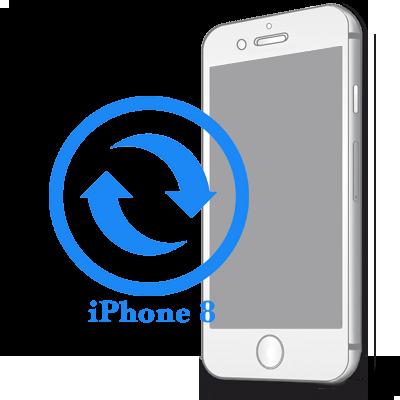 Замена экрана (дисплея) iPhone 8 оригинал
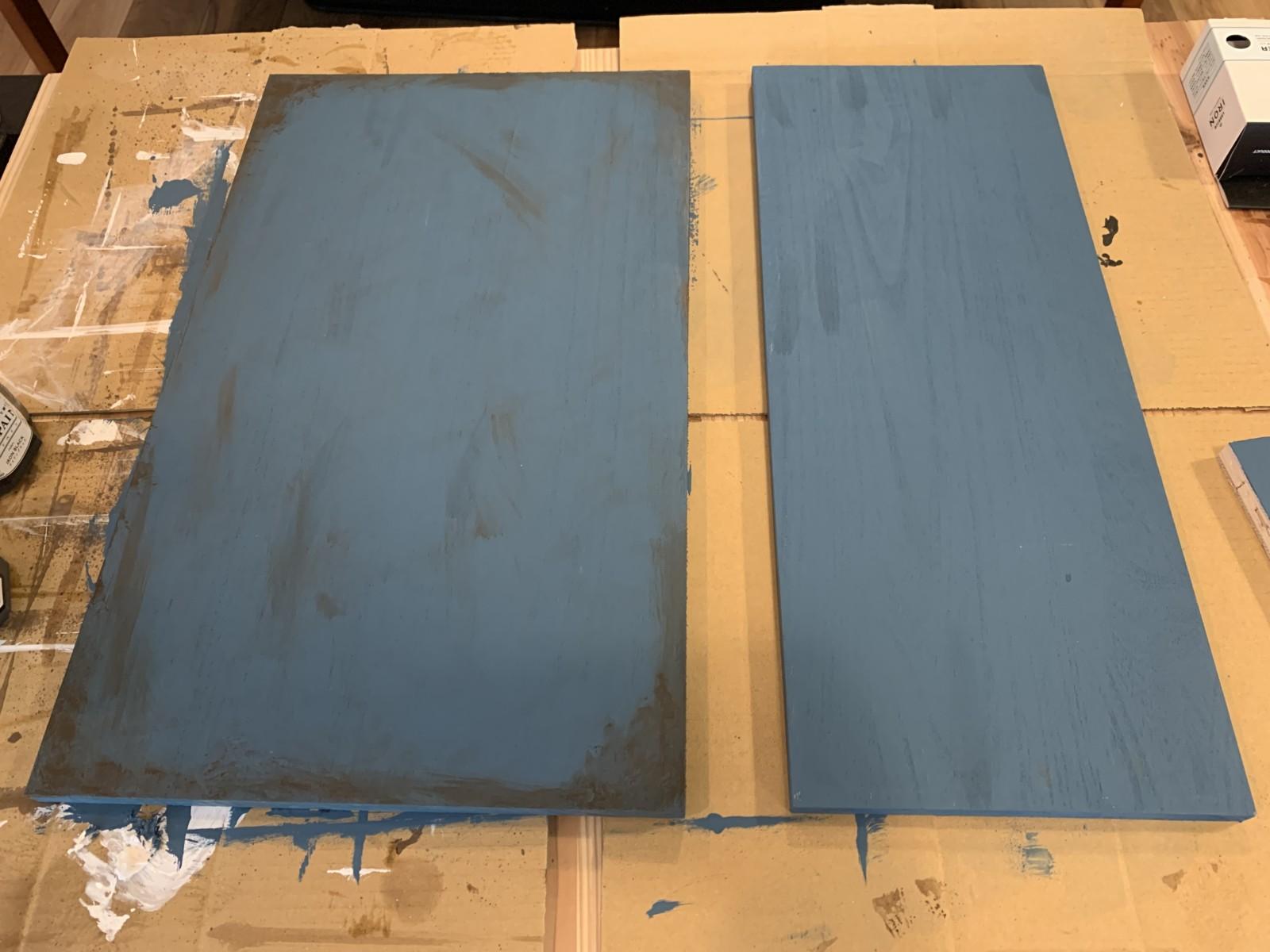 DIYラジコンラック天板の汚し塗装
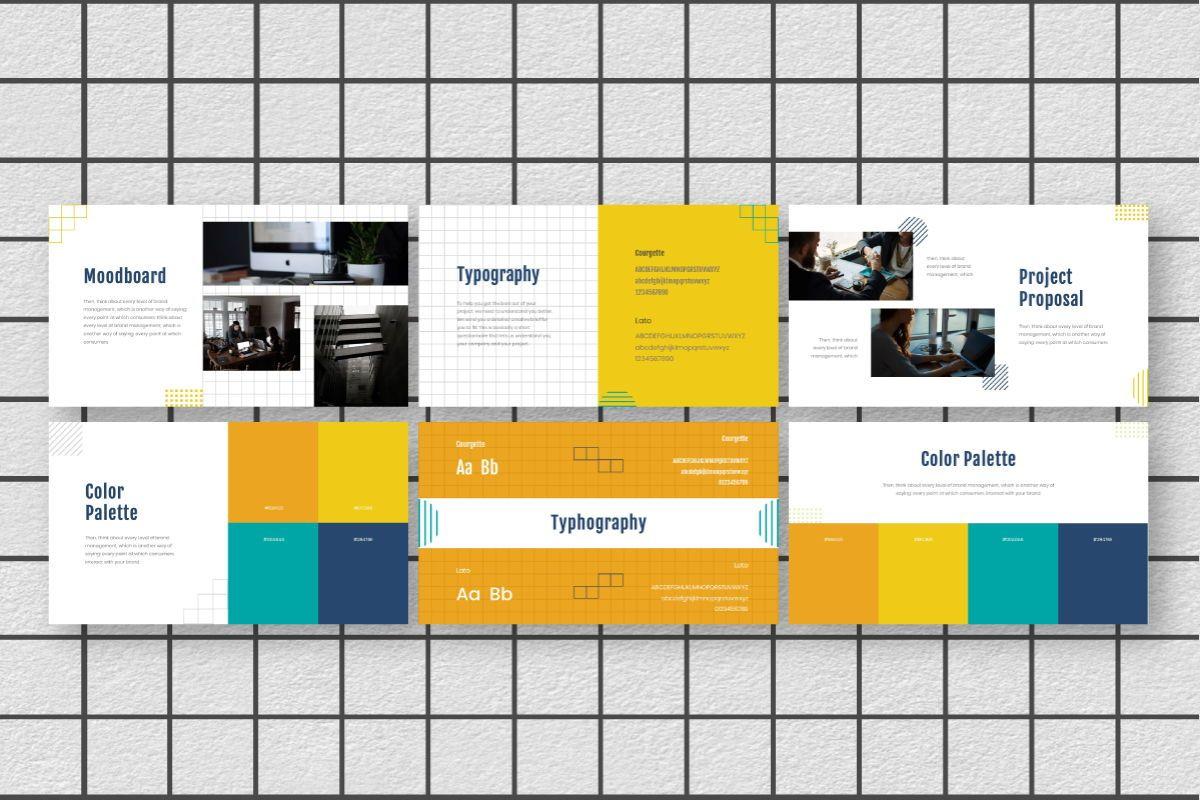 Yellue Brand Powerpoint Template, Slide 6, 06767, Business Models — PoweredTemplate.com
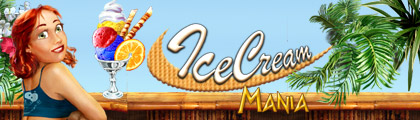 Ice Cream Mania screenshot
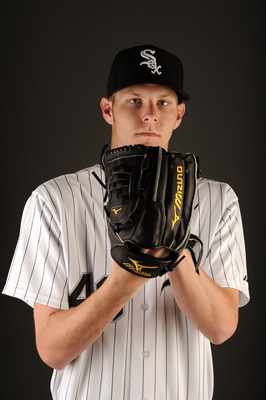 GLENDALE, AZ - FEBRUARY 26:  Chris Sale #49 of the Chicago White Sox poses for a photo on photo day at Camelback Ranch on February 26, 2011 in Glendale, Arizona.  (Photo by Harry How/Getty Images)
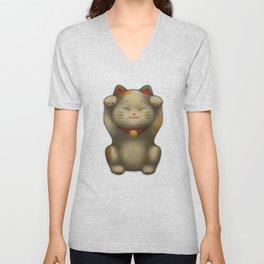 maneki-neko | Lucky Cat (White) Unisex V-Neck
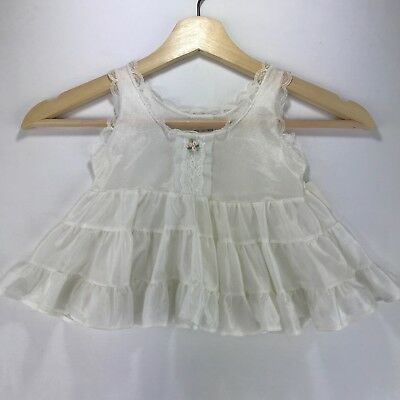 Her Majesty Vintage Toddler Girls Size T1 Under Slip Circle Skirt White  Lace
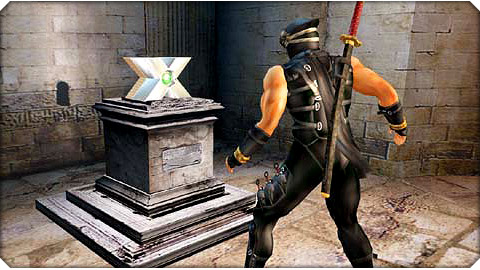 File:NinjaGaidenProtoXbox.jpg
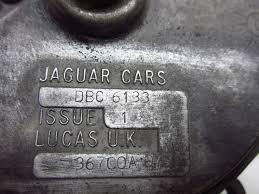nissan maxima neutral safety switch 1984 1991 jaguar xj6 transmission neutral safety switch dbc6133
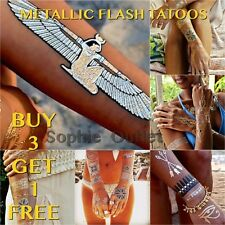 Metallic Tattoo Bracelet  Necklace Black Gold Silver Flash Temporary Tattoo  B3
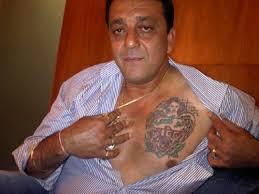 Tattoo Crazy Indian Celebs List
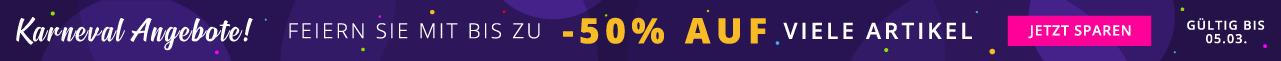 Karneval Angebote! Feiern Sie mit bis zu -50% auf viele Artikel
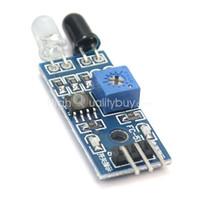Wholesale 1Pc cm Detector Distance Infrared Sensor Obstacle Avoidance Module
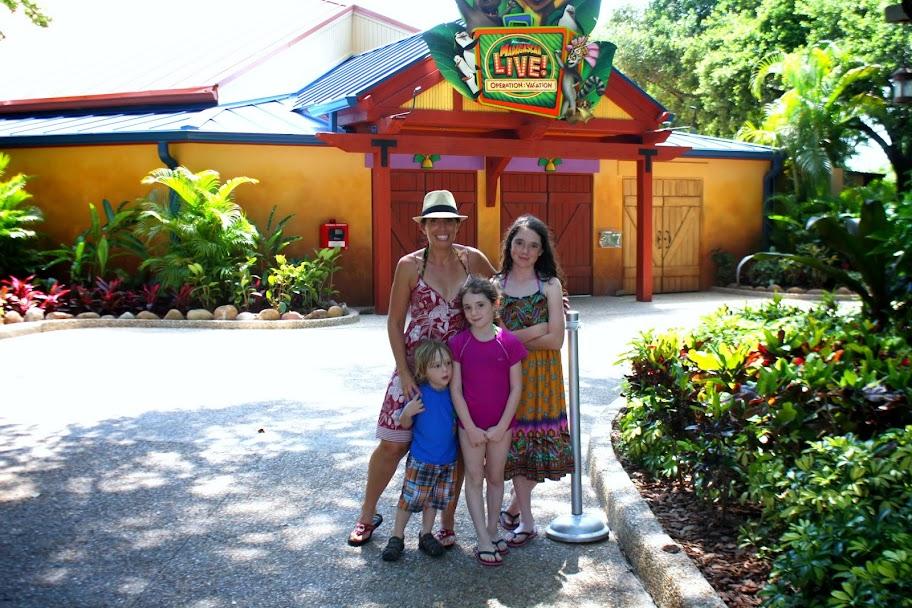 Busch Gardens Showtimes Garden Ftempo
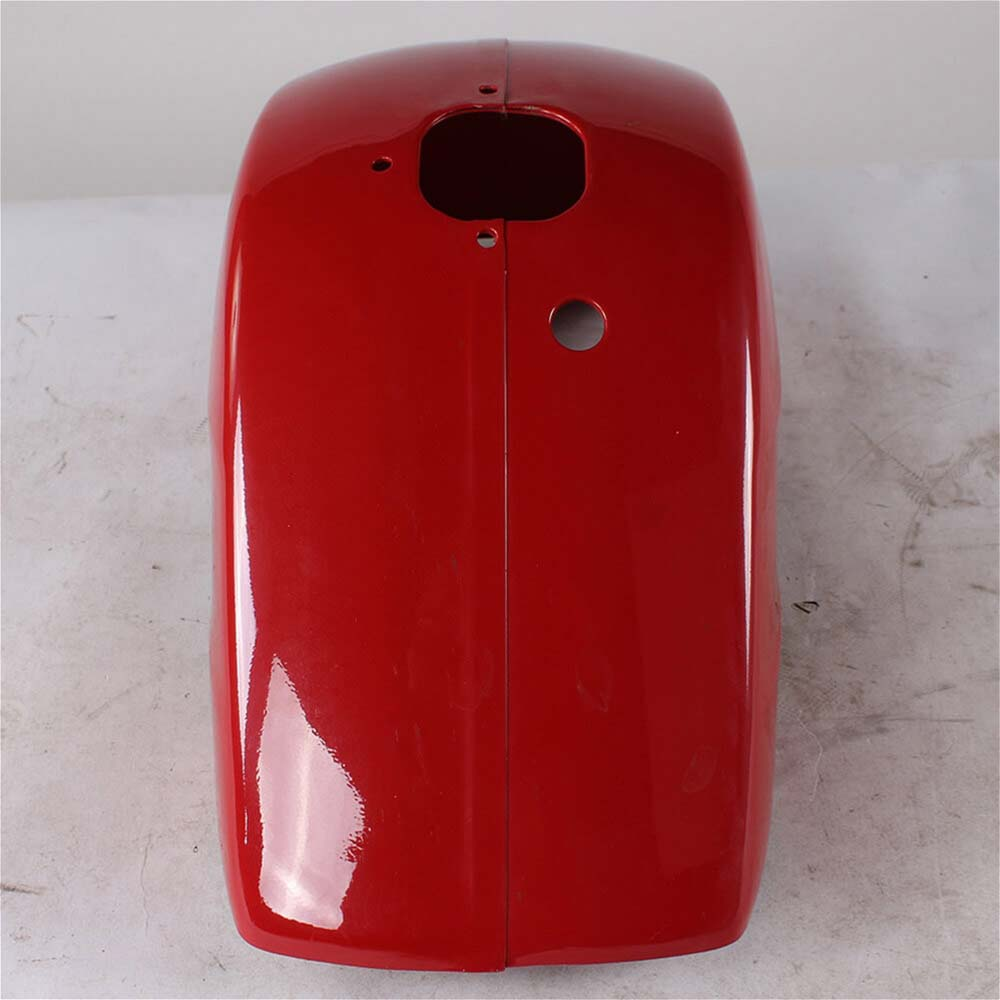 Stella Red Buffer Front View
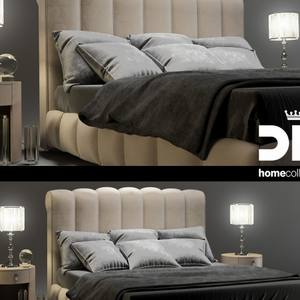 BYRON home collection letto 3dskymodel -Download 3dmodel- Free 3d Models   334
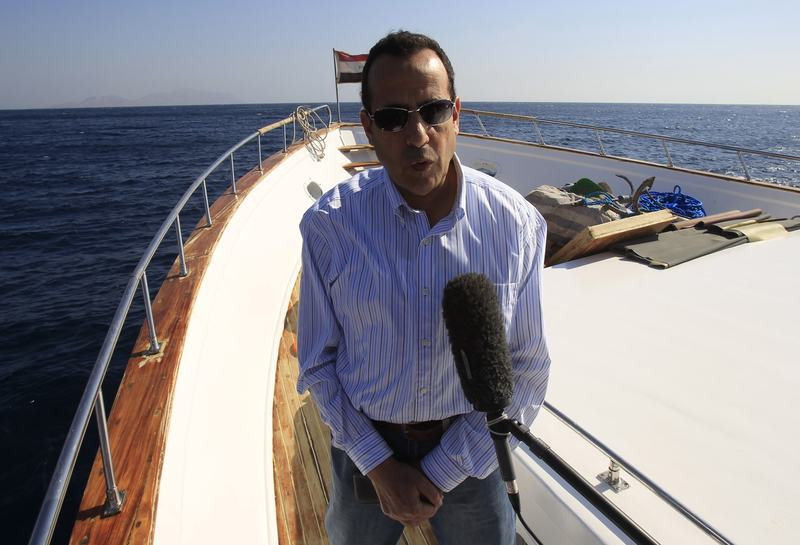 Mohamad Abdel Fadil Shousha.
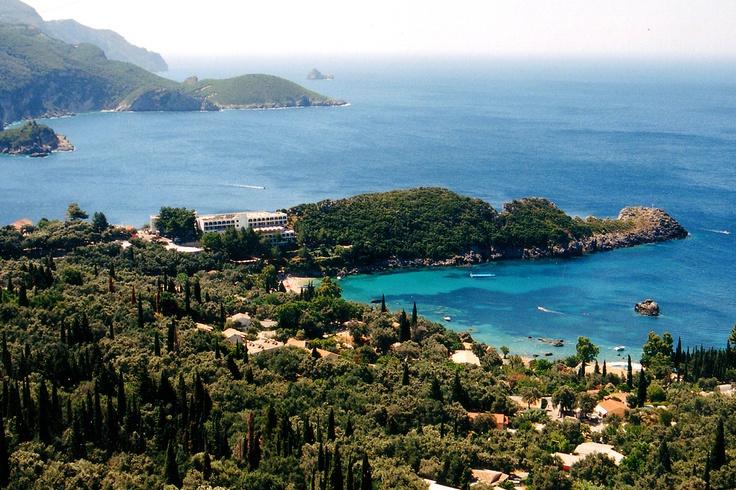 Corfu - Hotel Akrotiri Beach (near Italy)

— PROBLEM REQUIREMENTS —
When you return the records, keep every word unchanged and drop the pictures.

— ANSWER BOX —
 Замена экрана (дисплея) iPhone 8 оригинал
 DIYラジコンラック天板の汚し塗装
 Yellue Brand Powerpoint Template, Slide 6, 06767, Business Models — PoweredTemplate.com
 Ice Cream Mania screenshot
 GLENDALE, AZ - FEBRUARY 26:  Chris Sale #49 of the Chicago White Sox poses for a photo on photo day at Camelback Ranch on February 26, 2011 in Glendale, Arizona.  (Photo by Harry How/Getty Images)
 maneki-neko | Lucky Cat (White) Unisex V-Neck
 Her Majesty Vintage Toddler Girls Size T1 Under Slip Circle Skirt White  Lace
 File:NinjaGaidenProtoXbox.jpg
nissan maxima neutral safety switch 1984 1991 jaguar xj6 transmission neutral safety switch dbc6133
 Metallic Tattoo Bracelet  Necklace Black Gold Silver Flash Temporary Tattoo  B3
 Tattoo Crazy Indian Celebs List
 Karneval Angebote! Feiern Sie mit bis zu -50% auf viele Artikel
Wholesale 1Pc cm Detector Distance Infrared Sensor Obstacle Avoidance Module
 Busch Gardens Showtimes Garden Ftempo
 Stella Red Buffer Front View
 BYRON home collection letto 3dskymodel -Download 3dmodel- Free 3d Models   334
 Mohamad Abdel Fadil Shousha.
 Corfu - Hotel Akrotiri Beach (near Italy)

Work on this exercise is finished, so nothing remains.